:: Task requirements ::
In the abstract below on PVDF-based polymer blends, what energy density and efficiency do the composite films reach after the comprehensive post-treatments?

Enhanced energy storage performance of poly(vinylidene fluoride)-based polymer blends via post-treatments

Abstract

Polymer-based dielectric composite films with large energy density are urgently demanded for various applications. Compared with the ones with inorganic fillers, polymer blends exhibit the advantage of mechanical matching as well as the interfacial compatibility. Herein, poly(vinylidene fluoride) (PVDF) composite films with various volume fractions of methyl methacrylate-butadiene-styrene (MBS) were prepared via the solution casting. The maximum energy density of 6.4 J/cm³ at 390 MV/m was obtained by optimizing the content of 12 vol% MBS in MBS/PVDF composite films. The energy density of the optimized composite films was further improved with the help of post-treatments including quenching and/or hot-pressing. At last, the composite films display the enhanced energy density of 8.7 J/cm³ at 500 MV/m with the efficiency of 67.4% via the comprehensive post-treatments. This work provides a paradigm to improve the energy storage performance of PVDF-based composite films for dielectric electrostatic capacitors.

:: Collected material ::
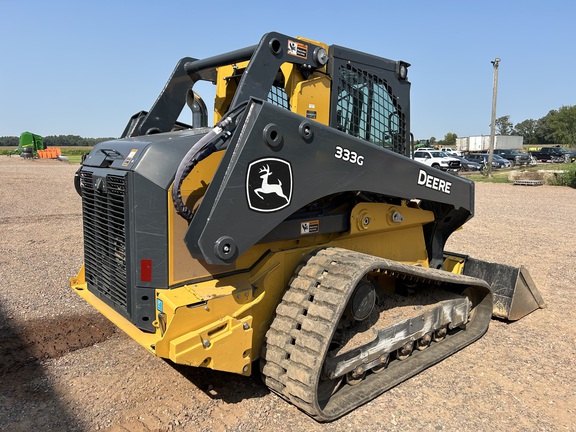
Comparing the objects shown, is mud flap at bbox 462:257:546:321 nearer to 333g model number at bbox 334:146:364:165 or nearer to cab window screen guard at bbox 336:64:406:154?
cab window screen guard at bbox 336:64:406:154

:: Output below ::
8.7 J/cm³ at 500 MV/m, with an efficiency of 67.4%.